*** Opening of THE DATA ***

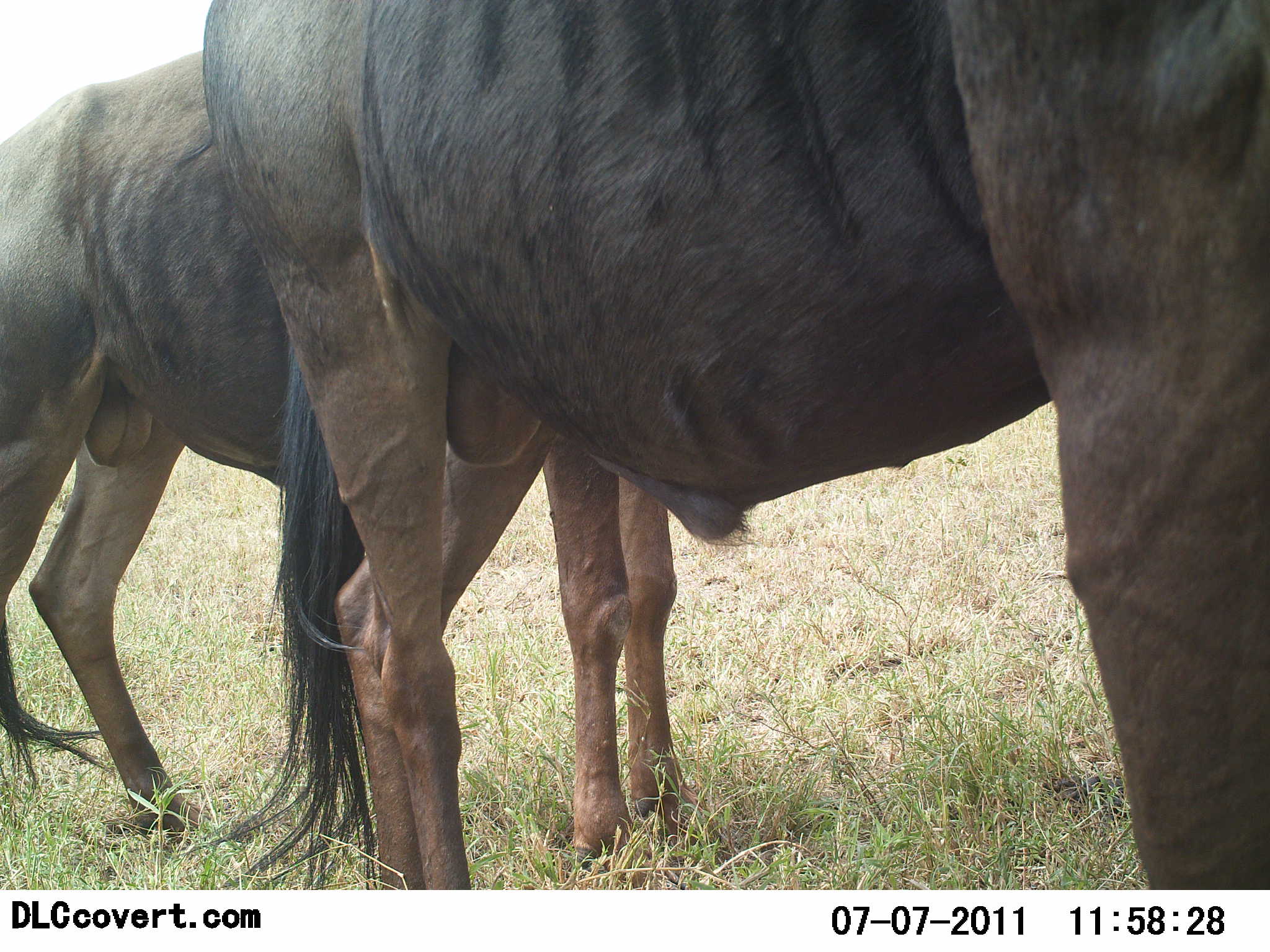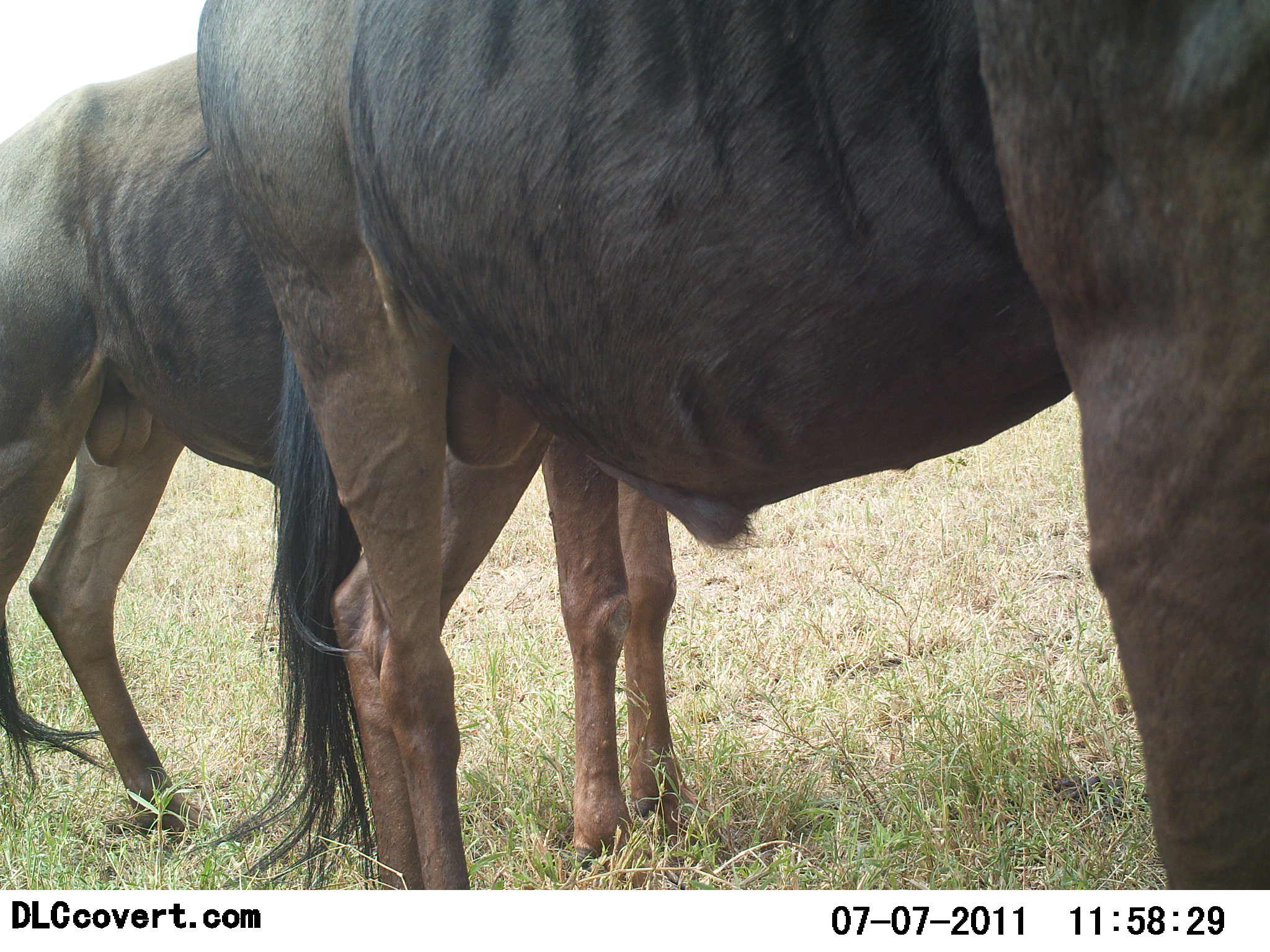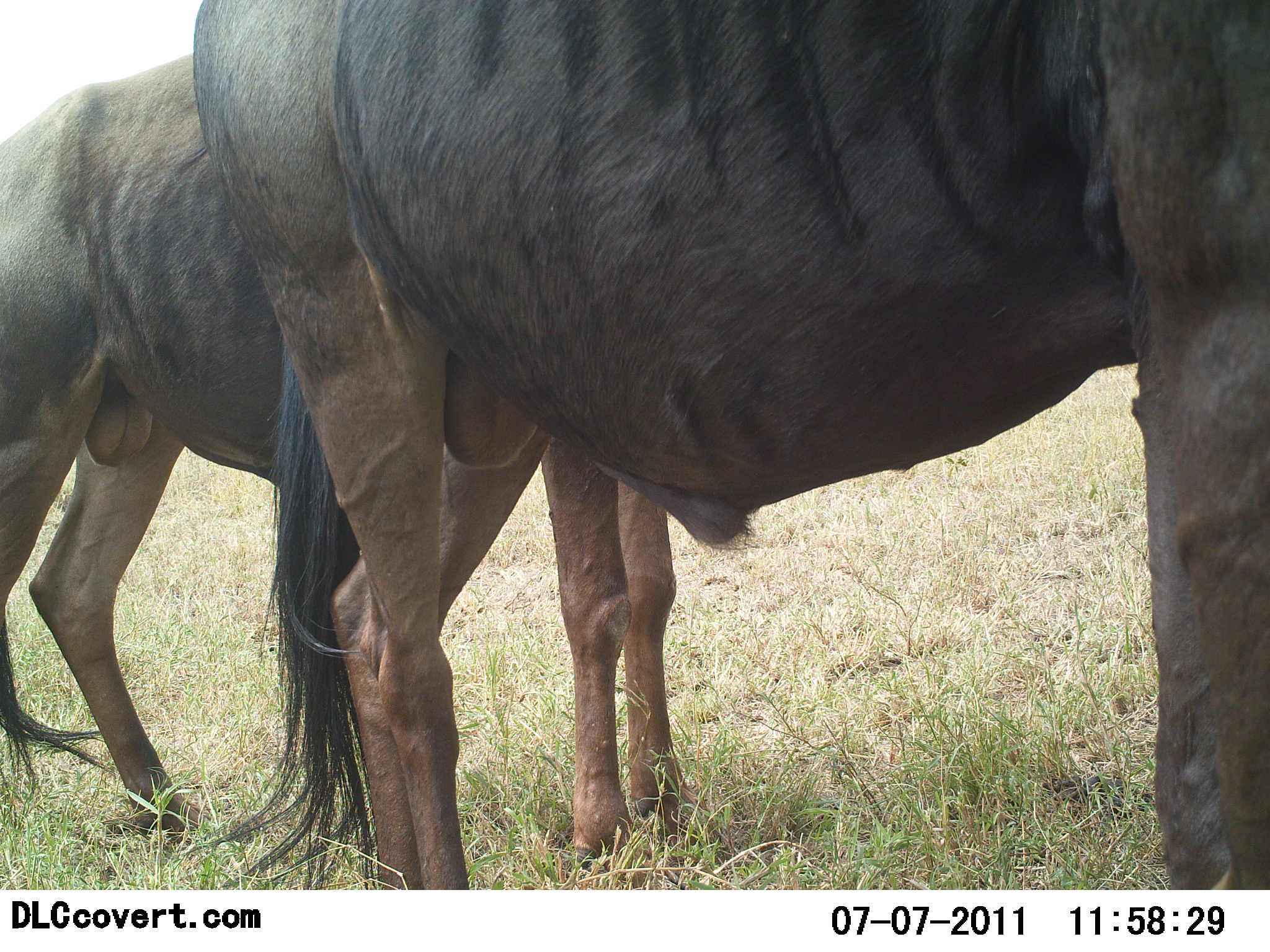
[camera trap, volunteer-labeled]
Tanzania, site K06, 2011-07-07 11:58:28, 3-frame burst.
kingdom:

*** Close of THE DATA ***

§ **WHAT TO PRODUCE**: Take the line that contains "Tanzania, site K06, 2011-07-07" and every line after it in the material above. Set those lines down exactly and nothing more.

§ **RESULT FOR THIS EXERCISE**:
Tanzania, site K06, 2011-07-07 11:58:28, 3-frame burst.
kingdom:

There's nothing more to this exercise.